Вот, например, я. На прошлой
неделе вспомнил, что в молодости, обладая счастьем и ужасом аутизма, прожил
почти шесть лет, фотографируя и снимая на
камеру мертвецов. Зачем? Какое-никакое пропитание. Почему мертвецов? Да какая
разница. Может быть, они меня
устраивали своим полнейшим невмешательством в мою жизнь, отстраненностью и
превосходством отсутствия, тогда как
любой живой человек подавлял, пугал и унижал навязанным присутствием. Я вспомнил
радость обладания одиночеством,
ты и представить себе не можешь, как это восхитительно - обладать одиночеством.
Нет, ты не понимаешь. Вот сейчас, к
примеру, я обладаю твоим одиночеством.
- Как это?..
- Как это, как это... Ты поглощена мною целиком, ты себя не ощущаешь, ну
и где ты, спрашивается? А-а-а! То-то
же. Попробуй теперь, верни свое одиночество. Не можешь!

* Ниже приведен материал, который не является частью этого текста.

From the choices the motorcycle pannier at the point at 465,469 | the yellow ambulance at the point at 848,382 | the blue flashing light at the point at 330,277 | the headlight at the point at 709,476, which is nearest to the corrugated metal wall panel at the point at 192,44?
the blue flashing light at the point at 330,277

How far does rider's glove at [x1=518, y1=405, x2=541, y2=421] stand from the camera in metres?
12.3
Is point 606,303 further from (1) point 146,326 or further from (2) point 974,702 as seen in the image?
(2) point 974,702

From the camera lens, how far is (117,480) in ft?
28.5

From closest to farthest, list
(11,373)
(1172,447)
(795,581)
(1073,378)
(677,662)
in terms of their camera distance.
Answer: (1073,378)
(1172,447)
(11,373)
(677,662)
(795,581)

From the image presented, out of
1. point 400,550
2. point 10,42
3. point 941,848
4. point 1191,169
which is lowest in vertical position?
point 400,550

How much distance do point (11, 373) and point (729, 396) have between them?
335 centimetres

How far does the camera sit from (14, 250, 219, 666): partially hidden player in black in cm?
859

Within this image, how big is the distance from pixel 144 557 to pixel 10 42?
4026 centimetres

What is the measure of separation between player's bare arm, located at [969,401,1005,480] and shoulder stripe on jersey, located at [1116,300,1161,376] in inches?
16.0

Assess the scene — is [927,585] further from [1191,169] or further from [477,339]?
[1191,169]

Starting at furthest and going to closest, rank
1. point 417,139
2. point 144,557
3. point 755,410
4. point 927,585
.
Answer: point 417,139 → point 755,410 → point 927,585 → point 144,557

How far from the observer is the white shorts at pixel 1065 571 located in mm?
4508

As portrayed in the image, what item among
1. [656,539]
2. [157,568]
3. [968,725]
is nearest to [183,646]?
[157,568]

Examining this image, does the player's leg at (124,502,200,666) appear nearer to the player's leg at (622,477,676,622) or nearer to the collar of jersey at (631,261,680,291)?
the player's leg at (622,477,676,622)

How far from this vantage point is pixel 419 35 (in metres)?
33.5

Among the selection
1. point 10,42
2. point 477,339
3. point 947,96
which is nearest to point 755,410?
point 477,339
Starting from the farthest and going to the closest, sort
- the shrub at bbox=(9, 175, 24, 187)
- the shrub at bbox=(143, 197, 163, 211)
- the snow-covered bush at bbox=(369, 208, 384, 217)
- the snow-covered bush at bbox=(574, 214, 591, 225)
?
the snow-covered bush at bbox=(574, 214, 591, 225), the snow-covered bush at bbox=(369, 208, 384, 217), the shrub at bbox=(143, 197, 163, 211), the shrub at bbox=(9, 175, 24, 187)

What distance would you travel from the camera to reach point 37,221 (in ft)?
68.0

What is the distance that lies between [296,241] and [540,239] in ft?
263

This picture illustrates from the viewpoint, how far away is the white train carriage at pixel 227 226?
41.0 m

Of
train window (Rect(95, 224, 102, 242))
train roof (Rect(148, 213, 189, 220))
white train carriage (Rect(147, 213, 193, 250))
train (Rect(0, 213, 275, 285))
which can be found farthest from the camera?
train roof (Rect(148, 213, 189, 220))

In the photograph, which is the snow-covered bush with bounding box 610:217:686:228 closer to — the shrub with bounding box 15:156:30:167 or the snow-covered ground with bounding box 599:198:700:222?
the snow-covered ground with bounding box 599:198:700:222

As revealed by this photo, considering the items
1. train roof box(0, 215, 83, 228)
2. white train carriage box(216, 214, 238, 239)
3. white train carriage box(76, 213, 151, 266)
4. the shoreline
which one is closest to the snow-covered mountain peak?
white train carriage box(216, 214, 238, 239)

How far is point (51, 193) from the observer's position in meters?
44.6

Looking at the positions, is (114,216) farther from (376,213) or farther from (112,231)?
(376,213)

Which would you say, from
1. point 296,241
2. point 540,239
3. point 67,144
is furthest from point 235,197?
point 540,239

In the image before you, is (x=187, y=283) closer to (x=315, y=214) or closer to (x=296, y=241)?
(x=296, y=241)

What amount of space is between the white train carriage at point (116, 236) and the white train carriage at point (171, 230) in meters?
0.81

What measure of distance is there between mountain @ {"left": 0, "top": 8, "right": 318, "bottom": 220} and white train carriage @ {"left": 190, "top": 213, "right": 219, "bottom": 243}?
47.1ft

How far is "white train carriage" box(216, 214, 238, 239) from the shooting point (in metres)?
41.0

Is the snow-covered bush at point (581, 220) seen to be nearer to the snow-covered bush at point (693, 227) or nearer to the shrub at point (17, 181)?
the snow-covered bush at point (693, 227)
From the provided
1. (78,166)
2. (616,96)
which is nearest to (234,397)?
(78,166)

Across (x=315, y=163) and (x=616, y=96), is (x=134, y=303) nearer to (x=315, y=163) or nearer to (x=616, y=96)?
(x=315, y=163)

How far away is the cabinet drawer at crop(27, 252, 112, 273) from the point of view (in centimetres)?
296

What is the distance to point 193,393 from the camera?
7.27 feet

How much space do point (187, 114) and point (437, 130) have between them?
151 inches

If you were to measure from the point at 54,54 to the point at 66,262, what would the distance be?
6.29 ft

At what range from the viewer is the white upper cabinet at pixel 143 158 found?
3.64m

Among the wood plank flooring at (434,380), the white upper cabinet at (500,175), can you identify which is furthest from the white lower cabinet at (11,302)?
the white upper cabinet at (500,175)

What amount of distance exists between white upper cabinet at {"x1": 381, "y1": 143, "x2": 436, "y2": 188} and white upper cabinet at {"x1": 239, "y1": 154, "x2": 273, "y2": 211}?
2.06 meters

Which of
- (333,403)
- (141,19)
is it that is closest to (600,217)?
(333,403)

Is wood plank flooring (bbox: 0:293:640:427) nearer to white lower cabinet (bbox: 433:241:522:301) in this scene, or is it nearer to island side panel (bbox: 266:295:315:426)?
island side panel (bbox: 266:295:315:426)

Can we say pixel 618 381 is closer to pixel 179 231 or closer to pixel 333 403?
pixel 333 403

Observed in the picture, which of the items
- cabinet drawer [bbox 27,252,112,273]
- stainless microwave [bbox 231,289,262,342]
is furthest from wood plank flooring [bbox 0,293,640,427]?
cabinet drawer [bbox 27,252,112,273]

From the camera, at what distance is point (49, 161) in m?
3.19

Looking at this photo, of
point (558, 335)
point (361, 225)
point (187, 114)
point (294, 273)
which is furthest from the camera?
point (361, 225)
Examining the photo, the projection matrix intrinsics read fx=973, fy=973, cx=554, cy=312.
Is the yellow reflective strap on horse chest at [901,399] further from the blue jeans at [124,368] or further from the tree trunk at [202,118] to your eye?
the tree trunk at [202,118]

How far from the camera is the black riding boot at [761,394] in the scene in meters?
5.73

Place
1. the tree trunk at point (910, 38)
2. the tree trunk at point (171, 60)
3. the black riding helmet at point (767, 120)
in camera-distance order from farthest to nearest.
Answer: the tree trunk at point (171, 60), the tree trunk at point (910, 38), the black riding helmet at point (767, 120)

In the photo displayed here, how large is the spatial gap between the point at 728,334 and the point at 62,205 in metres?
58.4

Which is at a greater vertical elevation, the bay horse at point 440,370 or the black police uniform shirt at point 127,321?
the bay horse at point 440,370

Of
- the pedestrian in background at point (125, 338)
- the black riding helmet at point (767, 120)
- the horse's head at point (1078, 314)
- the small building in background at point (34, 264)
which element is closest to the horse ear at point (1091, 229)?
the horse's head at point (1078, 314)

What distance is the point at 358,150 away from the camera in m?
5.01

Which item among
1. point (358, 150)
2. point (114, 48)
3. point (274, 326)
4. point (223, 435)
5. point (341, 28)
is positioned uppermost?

- Ладно, противный старик, поедающий котят, верни сейчас же мое
одиночество!
- Не так просто, не так просто... Одиночество предполагает нечто, что
другие никогда не поймут и не узнают.
Например. Я свято храню в себе прекраснейшее пятисекундное оцепенение от вида
голой попки дочери нашей кухарки.
Каждый раз, когда я вспоминаю эту попку, широко расставленные ножки в серых
чулках и кудряшки у колен - девочка
наклонилась и снизу, между расставленных ног, ткнувшись подбородком в спущенные
трусики, смотрела на мое лицо, - я
замираю оттого, что впервые в шесть лет приоткрыл для себя понятие страсти и
посильного стыда. Но это не полностью мое
воспоминание! Им наверняка пользуются другие - девочка, ее мать, которая нас
застала, мой старший брат, долго потом
изводивший меня насмешками. И нет никакой надежды, пойми - никакой! - на хотя бы
частичное забвение ими моего
панического отчаяния от их присутствия.
- Я ничего не понимаю!
- Немудрено. Только после двадцати я понял, как можно обезопасить свое
одиночество. И после этого стал
всемогущ!
- Как это? Расскажи!
- Вот как, маленькая хищница! Ты хочешь украсть немного моего
одиночества? Или секрет его изобретения?
И я, в азарте открытия чего-то совершенно неизведанного, огромного и
засасывающего, как шаровая молния в
полнейшем безветрии, как черные рваные дыры в звездной шифоновой занавеске
южного неба, стала лицемерно уверять
старого Бога, живущего на седьмом этаже, что ничего не буду красть, что только
послушаю и сразу же забуду, что буду
приходить к нему часто-часто, вымою окно и полью герань.
Он, конечно же, великодушно, но определив легкой загадочной усмешкой цену
своего расточительства, открыл
секрет.
- Для начала, - сказал он, - нельзя иметь одиночество, не выстрадав его.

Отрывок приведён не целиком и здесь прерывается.